◆ Istruzioni:
1. Rispondi alle domande sul testo sui Sofisti:
(a) In quale ambito nasce la retorica?
(b) Come si chiama una disputa condotta con un'argomentazione breve?
(c) In quali parti si suddivide la dialettica?
2. Duplica il passo del testo sui Sofisti compreso tra "Questo nuovo post" e "della propria posizione.", estremi inclusi.
3. Per favore, prosegui il testo sui Sofisti riprendendo subito dopo la sua ultima frase.

Aneddotica curiosa sui Sofisti e breve lessico filosofico annesso

 Questo nuovo post intende affrontare la spiegazione di taluni termini specifici del lessico filosofico inaugurato con il movimento dei Sofisti ed anche la trattazione di aneddoti relativi ai Sofisti stessi.

Partiamo proprio dai primi, per giungere agli ultimi che sono anche di tenore più... gustoso!

Con i Sofisti, lo si è detto, s'impone l'arte della parola, della disputa verbale che porta a trattare la retorica e la dialettica.

Con "retorica" si intende proprio l'arte di convincere l'altro, l'interlocutore, attraverso la persuasione linguistica, l'uso accurato e mirato del linguaggio attraverso tecniche che si sono poi anche evolute e vengono usate oggi. Il suo luogo di nascita è l'ambito giuridico e fu poi diffusa a tutte le parti del sapere per convincere l'altro della bontà, veridicità, efficacia della propria posizione.

Con "dialettica" si intende, in modo più generico, il confronto ed il dialogo con un interlocutore che diventa, però, avversario e ciò è maggiormente frequente nelle dispute accademiche, politiche e giudiziarie. Ed allora, se è nostro avversario, dobbiamo vincere la nostra disputa.

La disputa può avvenire con un'argomentazione ampia ed allora di parlerà di macrologia, viceversa se breve, si dirà che è brachilogia

La dialettica, che in sé è l'arte del prevalere a livello verbale in una disputa, si suddivide in ulteriori parti: eristica ed antilogica.

Per "eristica" si intende l'arte di vincere, vera e propria, nella disputa verbale con l'interlocutore/avversario e non per andare a cercare la verità quanto piuttosto, come si diceva (anche se non si deve banalizzare), rendendo vincente un argomento perdente.

L'eristica, a seconda dei casi, delle persone, delle situazioni cercherà di adottare le tecniche migliori e più produttive ai fini del risultato.

◆ Dati di etichettatura dei contorni:

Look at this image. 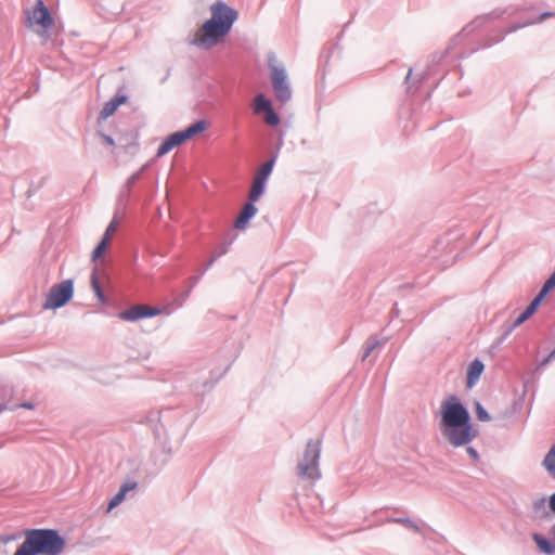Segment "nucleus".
<instances>
[{
	"mask_svg": "<svg viewBox=\"0 0 555 555\" xmlns=\"http://www.w3.org/2000/svg\"><path fill=\"white\" fill-rule=\"evenodd\" d=\"M440 415V431L452 447L467 446L478 436L468 409L456 396L442 401Z\"/></svg>",
	"mask_w": 555,
	"mask_h": 555,
	"instance_id": "nucleus-1",
	"label": "nucleus"
},
{
	"mask_svg": "<svg viewBox=\"0 0 555 555\" xmlns=\"http://www.w3.org/2000/svg\"><path fill=\"white\" fill-rule=\"evenodd\" d=\"M210 18L205 21L191 44L208 51L218 46L233 28L238 18V12L224 1H217L210 5Z\"/></svg>",
	"mask_w": 555,
	"mask_h": 555,
	"instance_id": "nucleus-2",
	"label": "nucleus"
},
{
	"mask_svg": "<svg viewBox=\"0 0 555 555\" xmlns=\"http://www.w3.org/2000/svg\"><path fill=\"white\" fill-rule=\"evenodd\" d=\"M25 540L14 555H60L66 540L56 529L33 528L24 532Z\"/></svg>",
	"mask_w": 555,
	"mask_h": 555,
	"instance_id": "nucleus-3",
	"label": "nucleus"
},
{
	"mask_svg": "<svg viewBox=\"0 0 555 555\" xmlns=\"http://www.w3.org/2000/svg\"><path fill=\"white\" fill-rule=\"evenodd\" d=\"M322 442L317 439H309L302 459L297 464V475L301 479H307L311 482L321 478L319 461L321 455Z\"/></svg>",
	"mask_w": 555,
	"mask_h": 555,
	"instance_id": "nucleus-4",
	"label": "nucleus"
},
{
	"mask_svg": "<svg viewBox=\"0 0 555 555\" xmlns=\"http://www.w3.org/2000/svg\"><path fill=\"white\" fill-rule=\"evenodd\" d=\"M74 280H64L54 284L46 298L43 304L44 310H56L67 305L74 297Z\"/></svg>",
	"mask_w": 555,
	"mask_h": 555,
	"instance_id": "nucleus-5",
	"label": "nucleus"
},
{
	"mask_svg": "<svg viewBox=\"0 0 555 555\" xmlns=\"http://www.w3.org/2000/svg\"><path fill=\"white\" fill-rule=\"evenodd\" d=\"M26 25L31 27L34 24L39 25L43 29L42 37L48 36V29L51 28L55 21L54 17L42 0H37L31 12L27 10L26 12Z\"/></svg>",
	"mask_w": 555,
	"mask_h": 555,
	"instance_id": "nucleus-6",
	"label": "nucleus"
},
{
	"mask_svg": "<svg viewBox=\"0 0 555 555\" xmlns=\"http://www.w3.org/2000/svg\"><path fill=\"white\" fill-rule=\"evenodd\" d=\"M172 309L157 308L147 305H135L118 313V318L127 322H135L146 318H153L162 313L169 315Z\"/></svg>",
	"mask_w": 555,
	"mask_h": 555,
	"instance_id": "nucleus-7",
	"label": "nucleus"
},
{
	"mask_svg": "<svg viewBox=\"0 0 555 555\" xmlns=\"http://www.w3.org/2000/svg\"><path fill=\"white\" fill-rule=\"evenodd\" d=\"M506 13H507V9H494L490 13L477 16L470 23L465 25L462 28V30L455 37H453L451 39L450 48L457 44L462 40L463 37L468 36L476 29L483 27L486 24H488L491 21L500 18L501 16H503Z\"/></svg>",
	"mask_w": 555,
	"mask_h": 555,
	"instance_id": "nucleus-8",
	"label": "nucleus"
},
{
	"mask_svg": "<svg viewBox=\"0 0 555 555\" xmlns=\"http://www.w3.org/2000/svg\"><path fill=\"white\" fill-rule=\"evenodd\" d=\"M271 81L275 98L281 103H286L292 98V90L287 81L286 70L282 66L270 65Z\"/></svg>",
	"mask_w": 555,
	"mask_h": 555,
	"instance_id": "nucleus-9",
	"label": "nucleus"
},
{
	"mask_svg": "<svg viewBox=\"0 0 555 555\" xmlns=\"http://www.w3.org/2000/svg\"><path fill=\"white\" fill-rule=\"evenodd\" d=\"M543 300L544 298L537 294L535 297L527 306V308L515 319V321L506 326L504 333L501 335V337L498 338L496 346H500L516 327L520 326L522 323L529 320L538 311Z\"/></svg>",
	"mask_w": 555,
	"mask_h": 555,
	"instance_id": "nucleus-10",
	"label": "nucleus"
},
{
	"mask_svg": "<svg viewBox=\"0 0 555 555\" xmlns=\"http://www.w3.org/2000/svg\"><path fill=\"white\" fill-rule=\"evenodd\" d=\"M257 212H258V208L256 207L255 202H251L248 199L243 205L238 216L236 217V219L233 223L234 229H236V230L246 229V227L248 225L250 220L257 215Z\"/></svg>",
	"mask_w": 555,
	"mask_h": 555,
	"instance_id": "nucleus-11",
	"label": "nucleus"
},
{
	"mask_svg": "<svg viewBox=\"0 0 555 555\" xmlns=\"http://www.w3.org/2000/svg\"><path fill=\"white\" fill-rule=\"evenodd\" d=\"M186 141L188 140L185 139L182 130L176 131L164 139L157 149L156 156L162 157L168 154L175 147L185 143Z\"/></svg>",
	"mask_w": 555,
	"mask_h": 555,
	"instance_id": "nucleus-12",
	"label": "nucleus"
},
{
	"mask_svg": "<svg viewBox=\"0 0 555 555\" xmlns=\"http://www.w3.org/2000/svg\"><path fill=\"white\" fill-rule=\"evenodd\" d=\"M533 23H534L533 20H527L522 23H514L506 28L504 34L502 31H498L495 35L489 36V38L485 39V41L482 42L480 48H490L495 43H500L501 41H503L505 35L515 33L528 25L533 24Z\"/></svg>",
	"mask_w": 555,
	"mask_h": 555,
	"instance_id": "nucleus-13",
	"label": "nucleus"
},
{
	"mask_svg": "<svg viewBox=\"0 0 555 555\" xmlns=\"http://www.w3.org/2000/svg\"><path fill=\"white\" fill-rule=\"evenodd\" d=\"M552 534L554 539H548L541 533H533L532 539L537 544L539 551L545 555H554L555 554V525L552 527Z\"/></svg>",
	"mask_w": 555,
	"mask_h": 555,
	"instance_id": "nucleus-14",
	"label": "nucleus"
},
{
	"mask_svg": "<svg viewBox=\"0 0 555 555\" xmlns=\"http://www.w3.org/2000/svg\"><path fill=\"white\" fill-rule=\"evenodd\" d=\"M128 100V96L124 93H117L115 96H113L109 101H107L103 108L100 112V119H106L109 116H112L118 107L126 103Z\"/></svg>",
	"mask_w": 555,
	"mask_h": 555,
	"instance_id": "nucleus-15",
	"label": "nucleus"
},
{
	"mask_svg": "<svg viewBox=\"0 0 555 555\" xmlns=\"http://www.w3.org/2000/svg\"><path fill=\"white\" fill-rule=\"evenodd\" d=\"M483 370L485 364L479 359H475L469 363L466 374V385L468 388H472L476 385L481 374L483 373Z\"/></svg>",
	"mask_w": 555,
	"mask_h": 555,
	"instance_id": "nucleus-16",
	"label": "nucleus"
},
{
	"mask_svg": "<svg viewBox=\"0 0 555 555\" xmlns=\"http://www.w3.org/2000/svg\"><path fill=\"white\" fill-rule=\"evenodd\" d=\"M412 75H413V67H409L405 79H404V85L406 88V92L411 93V94L416 92L420 88L421 82L426 80L429 77L430 68H427L426 70H424L418 76V78L415 80H412Z\"/></svg>",
	"mask_w": 555,
	"mask_h": 555,
	"instance_id": "nucleus-17",
	"label": "nucleus"
},
{
	"mask_svg": "<svg viewBox=\"0 0 555 555\" xmlns=\"http://www.w3.org/2000/svg\"><path fill=\"white\" fill-rule=\"evenodd\" d=\"M209 124L206 119H199L195 122L191 124L189 127L183 129V133L185 139L189 141L196 137L197 134H201L208 128Z\"/></svg>",
	"mask_w": 555,
	"mask_h": 555,
	"instance_id": "nucleus-18",
	"label": "nucleus"
},
{
	"mask_svg": "<svg viewBox=\"0 0 555 555\" xmlns=\"http://www.w3.org/2000/svg\"><path fill=\"white\" fill-rule=\"evenodd\" d=\"M276 159L278 153H274L264 164L260 166V168L257 170L255 175V178L267 182V180L269 179L273 171Z\"/></svg>",
	"mask_w": 555,
	"mask_h": 555,
	"instance_id": "nucleus-19",
	"label": "nucleus"
},
{
	"mask_svg": "<svg viewBox=\"0 0 555 555\" xmlns=\"http://www.w3.org/2000/svg\"><path fill=\"white\" fill-rule=\"evenodd\" d=\"M237 235L234 234V233H228L224 237V240L218 244L212 254L215 255V258H220L221 256L228 254V251L230 250V247L232 246V244L235 242Z\"/></svg>",
	"mask_w": 555,
	"mask_h": 555,
	"instance_id": "nucleus-20",
	"label": "nucleus"
},
{
	"mask_svg": "<svg viewBox=\"0 0 555 555\" xmlns=\"http://www.w3.org/2000/svg\"><path fill=\"white\" fill-rule=\"evenodd\" d=\"M267 182L257 178H254L251 186L248 192V199L257 202L266 192Z\"/></svg>",
	"mask_w": 555,
	"mask_h": 555,
	"instance_id": "nucleus-21",
	"label": "nucleus"
},
{
	"mask_svg": "<svg viewBox=\"0 0 555 555\" xmlns=\"http://www.w3.org/2000/svg\"><path fill=\"white\" fill-rule=\"evenodd\" d=\"M91 286H92V289L95 294V297L98 298V300L101 302V304H106L107 302V297L103 291V287L100 283V280H99V276H98V269L94 268L92 273H91Z\"/></svg>",
	"mask_w": 555,
	"mask_h": 555,
	"instance_id": "nucleus-22",
	"label": "nucleus"
},
{
	"mask_svg": "<svg viewBox=\"0 0 555 555\" xmlns=\"http://www.w3.org/2000/svg\"><path fill=\"white\" fill-rule=\"evenodd\" d=\"M273 107L272 102L263 93H258L254 99L255 114H261Z\"/></svg>",
	"mask_w": 555,
	"mask_h": 555,
	"instance_id": "nucleus-23",
	"label": "nucleus"
},
{
	"mask_svg": "<svg viewBox=\"0 0 555 555\" xmlns=\"http://www.w3.org/2000/svg\"><path fill=\"white\" fill-rule=\"evenodd\" d=\"M147 164L143 165L137 172L132 173L125 183V190L121 192L122 196H130L131 188L139 181L143 171L147 168Z\"/></svg>",
	"mask_w": 555,
	"mask_h": 555,
	"instance_id": "nucleus-24",
	"label": "nucleus"
},
{
	"mask_svg": "<svg viewBox=\"0 0 555 555\" xmlns=\"http://www.w3.org/2000/svg\"><path fill=\"white\" fill-rule=\"evenodd\" d=\"M542 465L546 469V472L550 474V476L555 479V444L552 446L550 451L546 453Z\"/></svg>",
	"mask_w": 555,
	"mask_h": 555,
	"instance_id": "nucleus-25",
	"label": "nucleus"
},
{
	"mask_svg": "<svg viewBox=\"0 0 555 555\" xmlns=\"http://www.w3.org/2000/svg\"><path fill=\"white\" fill-rule=\"evenodd\" d=\"M388 521L395 522V524H400L416 533L422 532L421 527L410 517H391L388 519Z\"/></svg>",
	"mask_w": 555,
	"mask_h": 555,
	"instance_id": "nucleus-26",
	"label": "nucleus"
},
{
	"mask_svg": "<svg viewBox=\"0 0 555 555\" xmlns=\"http://www.w3.org/2000/svg\"><path fill=\"white\" fill-rule=\"evenodd\" d=\"M380 346V341L375 337H370L363 345V354L361 357V360H366L370 354Z\"/></svg>",
	"mask_w": 555,
	"mask_h": 555,
	"instance_id": "nucleus-27",
	"label": "nucleus"
},
{
	"mask_svg": "<svg viewBox=\"0 0 555 555\" xmlns=\"http://www.w3.org/2000/svg\"><path fill=\"white\" fill-rule=\"evenodd\" d=\"M555 288V270L553 273L546 279L541 289L539 291V295L542 298H545L553 289Z\"/></svg>",
	"mask_w": 555,
	"mask_h": 555,
	"instance_id": "nucleus-28",
	"label": "nucleus"
},
{
	"mask_svg": "<svg viewBox=\"0 0 555 555\" xmlns=\"http://www.w3.org/2000/svg\"><path fill=\"white\" fill-rule=\"evenodd\" d=\"M108 242L109 241H107V236L101 238V241L98 243V245L95 246V248L92 251L91 257H92L93 261L103 257V255L108 246Z\"/></svg>",
	"mask_w": 555,
	"mask_h": 555,
	"instance_id": "nucleus-29",
	"label": "nucleus"
},
{
	"mask_svg": "<svg viewBox=\"0 0 555 555\" xmlns=\"http://www.w3.org/2000/svg\"><path fill=\"white\" fill-rule=\"evenodd\" d=\"M264 121L271 127H276L281 122L280 115L275 112L273 107H271L269 111L264 112Z\"/></svg>",
	"mask_w": 555,
	"mask_h": 555,
	"instance_id": "nucleus-30",
	"label": "nucleus"
},
{
	"mask_svg": "<svg viewBox=\"0 0 555 555\" xmlns=\"http://www.w3.org/2000/svg\"><path fill=\"white\" fill-rule=\"evenodd\" d=\"M476 415H477V418L481 422H488L491 420L490 413L478 401L476 402Z\"/></svg>",
	"mask_w": 555,
	"mask_h": 555,
	"instance_id": "nucleus-31",
	"label": "nucleus"
},
{
	"mask_svg": "<svg viewBox=\"0 0 555 555\" xmlns=\"http://www.w3.org/2000/svg\"><path fill=\"white\" fill-rule=\"evenodd\" d=\"M125 499L126 495L117 491V493L108 502L107 512H111L113 508L117 507Z\"/></svg>",
	"mask_w": 555,
	"mask_h": 555,
	"instance_id": "nucleus-32",
	"label": "nucleus"
},
{
	"mask_svg": "<svg viewBox=\"0 0 555 555\" xmlns=\"http://www.w3.org/2000/svg\"><path fill=\"white\" fill-rule=\"evenodd\" d=\"M138 487V482L134 481V480H127L126 482H124L120 488H119V492H121L122 494L127 495V493L131 490H134L135 488Z\"/></svg>",
	"mask_w": 555,
	"mask_h": 555,
	"instance_id": "nucleus-33",
	"label": "nucleus"
},
{
	"mask_svg": "<svg viewBox=\"0 0 555 555\" xmlns=\"http://www.w3.org/2000/svg\"><path fill=\"white\" fill-rule=\"evenodd\" d=\"M192 289H193V285H191L189 289H186L183 294H181V295H180V297H179V298H177V299L175 300V305H176V306H175V308H173V309H177V308L182 307L183 302L189 298V296H190V294H191Z\"/></svg>",
	"mask_w": 555,
	"mask_h": 555,
	"instance_id": "nucleus-34",
	"label": "nucleus"
},
{
	"mask_svg": "<svg viewBox=\"0 0 555 555\" xmlns=\"http://www.w3.org/2000/svg\"><path fill=\"white\" fill-rule=\"evenodd\" d=\"M465 447H466V448H465V451H466V453L468 454V456L472 459V461H473L474 463L479 462V460H480L479 452H478L474 447H472V446H468V444H467V446H465Z\"/></svg>",
	"mask_w": 555,
	"mask_h": 555,
	"instance_id": "nucleus-35",
	"label": "nucleus"
},
{
	"mask_svg": "<svg viewBox=\"0 0 555 555\" xmlns=\"http://www.w3.org/2000/svg\"><path fill=\"white\" fill-rule=\"evenodd\" d=\"M545 504H546V499L545 498H540V499H537L534 502H533V511L535 513H539L541 511H545Z\"/></svg>",
	"mask_w": 555,
	"mask_h": 555,
	"instance_id": "nucleus-36",
	"label": "nucleus"
},
{
	"mask_svg": "<svg viewBox=\"0 0 555 555\" xmlns=\"http://www.w3.org/2000/svg\"><path fill=\"white\" fill-rule=\"evenodd\" d=\"M18 408H22V409H26V410H34L35 409V404L30 401H24L20 404H16V405H13V406H10L9 405V409L8 410H11V411H14Z\"/></svg>",
	"mask_w": 555,
	"mask_h": 555,
	"instance_id": "nucleus-37",
	"label": "nucleus"
},
{
	"mask_svg": "<svg viewBox=\"0 0 555 555\" xmlns=\"http://www.w3.org/2000/svg\"><path fill=\"white\" fill-rule=\"evenodd\" d=\"M116 228H117V221H116V219H113V220L109 222L108 227L106 228V230H105V233H104L103 237H106V236H107V241H109V240H111V235H112V233L116 230Z\"/></svg>",
	"mask_w": 555,
	"mask_h": 555,
	"instance_id": "nucleus-38",
	"label": "nucleus"
},
{
	"mask_svg": "<svg viewBox=\"0 0 555 555\" xmlns=\"http://www.w3.org/2000/svg\"><path fill=\"white\" fill-rule=\"evenodd\" d=\"M98 135L101 137V139L109 146H114L115 145V140L113 139V137L108 135V134H105L104 132L102 131H98Z\"/></svg>",
	"mask_w": 555,
	"mask_h": 555,
	"instance_id": "nucleus-39",
	"label": "nucleus"
},
{
	"mask_svg": "<svg viewBox=\"0 0 555 555\" xmlns=\"http://www.w3.org/2000/svg\"><path fill=\"white\" fill-rule=\"evenodd\" d=\"M217 382H218V379H216V380H214V382L205 380V382L203 383V385H202V387H203V391H202V392L204 393V392H206V391L211 390V389L215 387V385L217 384Z\"/></svg>",
	"mask_w": 555,
	"mask_h": 555,
	"instance_id": "nucleus-40",
	"label": "nucleus"
},
{
	"mask_svg": "<svg viewBox=\"0 0 555 555\" xmlns=\"http://www.w3.org/2000/svg\"><path fill=\"white\" fill-rule=\"evenodd\" d=\"M218 258H215V255L211 254V257L210 259L207 261V263L205 264L204 269L202 270L201 272V275L205 274V272L210 269L212 267V264L215 263V261L217 260Z\"/></svg>",
	"mask_w": 555,
	"mask_h": 555,
	"instance_id": "nucleus-41",
	"label": "nucleus"
},
{
	"mask_svg": "<svg viewBox=\"0 0 555 555\" xmlns=\"http://www.w3.org/2000/svg\"><path fill=\"white\" fill-rule=\"evenodd\" d=\"M553 359H555V353L551 351L550 354L540 362V366L547 365Z\"/></svg>",
	"mask_w": 555,
	"mask_h": 555,
	"instance_id": "nucleus-42",
	"label": "nucleus"
},
{
	"mask_svg": "<svg viewBox=\"0 0 555 555\" xmlns=\"http://www.w3.org/2000/svg\"><path fill=\"white\" fill-rule=\"evenodd\" d=\"M548 507L555 514V492L548 498Z\"/></svg>",
	"mask_w": 555,
	"mask_h": 555,
	"instance_id": "nucleus-43",
	"label": "nucleus"
},
{
	"mask_svg": "<svg viewBox=\"0 0 555 555\" xmlns=\"http://www.w3.org/2000/svg\"><path fill=\"white\" fill-rule=\"evenodd\" d=\"M553 15H554V13H553V12H551V11H545V12H543V13H541V14L539 15V17L537 18V21H538V22H542V21H544L545 18H547V17H550V16H553Z\"/></svg>",
	"mask_w": 555,
	"mask_h": 555,
	"instance_id": "nucleus-44",
	"label": "nucleus"
},
{
	"mask_svg": "<svg viewBox=\"0 0 555 555\" xmlns=\"http://www.w3.org/2000/svg\"><path fill=\"white\" fill-rule=\"evenodd\" d=\"M158 418H159V412L157 411V412H155L152 416H150V417L147 418V422H149V423H153V422H155V421H158Z\"/></svg>",
	"mask_w": 555,
	"mask_h": 555,
	"instance_id": "nucleus-45",
	"label": "nucleus"
},
{
	"mask_svg": "<svg viewBox=\"0 0 555 555\" xmlns=\"http://www.w3.org/2000/svg\"><path fill=\"white\" fill-rule=\"evenodd\" d=\"M443 57V54H434L433 55V62L437 63V62H440Z\"/></svg>",
	"mask_w": 555,
	"mask_h": 555,
	"instance_id": "nucleus-46",
	"label": "nucleus"
},
{
	"mask_svg": "<svg viewBox=\"0 0 555 555\" xmlns=\"http://www.w3.org/2000/svg\"><path fill=\"white\" fill-rule=\"evenodd\" d=\"M201 276H202V275L199 274L198 276H194V278H192V285H193V287L198 283V281H199Z\"/></svg>",
	"mask_w": 555,
	"mask_h": 555,
	"instance_id": "nucleus-47",
	"label": "nucleus"
},
{
	"mask_svg": "<svg viewBox=\"0 0 555 555\" xmlns=\"http://www.w3.org/2000/svg\"><path fill=\"white\" fill-rule=\"evenodd\" d=\"M9 409V404L8 403H0V413L3 412V411H7Z\"/></svg>",
	"mask_w": 555,
	"mask_h": 555,
	"instance_id": "nucleus-48",
	"label": "nucleus"
},
{
	"mask_svg": "<svg viewBox=\"0 0 555 555\" xmlns=\"http://www.w3.org/2000/svg\"><path fill=\"white\" fill-rule=\"evenodd\" d=\"M154 433H155L156 436H159V433H158V429H157L156 426L154 427Z\"/></svg>",
	"mask_w": 555,
	"mask_h": 555,
	"instance_id": "nucleus-49",
	"label": "nucleus"
},
{
	"mask_svg": "<svg viewBox=\"0 0 555 555\" xmlns=\"http://www.w3.org/2000/svg\"><path fill=\"white\" fill-rule=\"evenodd\" d=\"M477 50H478V48H477V49H473V50L468 53V55H470V54L475 53Z\"/></svg>",
	"mask_w": 555,
	"mask_h": 555,
	"instance_id": "nucleus-50",
	"label": "nucleus"
},
{
	"mask_svg": "<svg viewBox=\"0 0 555 555\" xmlns=\"http://www.w3.org/2000/svg\"><path fill=\"white\" fill-rule=\"evenodd\" d=\"M552 351L555 353V348Z\"/></svg>",
	"mask_w": 555,
	"mask_h": 555,
	"instance_id": "nucleus-51",
	"label": "nucleus"
}]
</instances>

◆ Risposte ai compiti:
1.
(a) Nell'ambito giuridico.
(b) Brachilogia.
(c) Eristica e antilogica.

2.
Questo nuovo post intende affrontare la spiegazione di taluni termini specifici del lessico filosofico inaugurato con il movimento dei Sofisti ed anche la trattazione di aneddoti relativi ai Sofisti stessi.

Partiamo proprio dai primi, per giungere agli ultimi che sono anche di tenore più... gustoso!

Con i Sofisti, lo si è detto, s'impone l'arte della parola, della disputa verbale che porta a trattare la retorica e la dialettica.

Con "retorica" si intende proprio l'arte di convincere l'altro, l'interlocutore, attraverso la persuasione linguistica, l'uso accurato e mirato del linguaggio attraverso tecniche che si sono poi anche evolute e vengono usate oggi. Il suo luogo di nascita è l'ambito giuridico e fu poi diffusa a tutte le parti del sapere per convincere l'altro della bontà, veridicità, efficacia della propria posizione.

3.
L'antilogica, il cui significato è nel termine proprio stesso, è la tecnica (per non dire l'arte) di contrapporsi ad una tesi con un'altra tesi, opposta e contraria, al fine di dimostrare l'infondatezza sia della prima tesi che si contrappone, sia della seconda che viene, invece, contrapposta. Insomma, potremmo dire che ambedue si contraddicono reciprocamente e si escludono a vicenda.

Lo scetticismo metafisico, trascendente e teologico trova la sua ragion d'essere nella forza argomentativa della parola che è l'unico strumento per poter arrivare a dei risultati e viene riassunta dalla frase di Gorgia secondo cui "Nulla esiste, e se anche qualcosa esiste, non è conoscibile, e se anche è conoscibile, non è comunicabile

Altro glossario importante, studiando i Sofisti, è rappresentato dall'umanismo (l'uomo è attore agente nella vita e nella società), dal fenomenismo (la realtà è quale noi ce la rappresentiamo e come ci appare) ed infine il relativismo (in un simile contesto, la verità e i valori non sono certi ed assoluti ma sono sempre relativi). 

Questo sostanziale relativismo viene ben argomentato da una frase di Protagora secondo cui "L'uomo è misura di tutte le cose, di quelle che sono in quanto sono, e di quelle che non sono in quanto non sono" (secondo quanto ci dice al riguardo anche Platone, nel Teeteto).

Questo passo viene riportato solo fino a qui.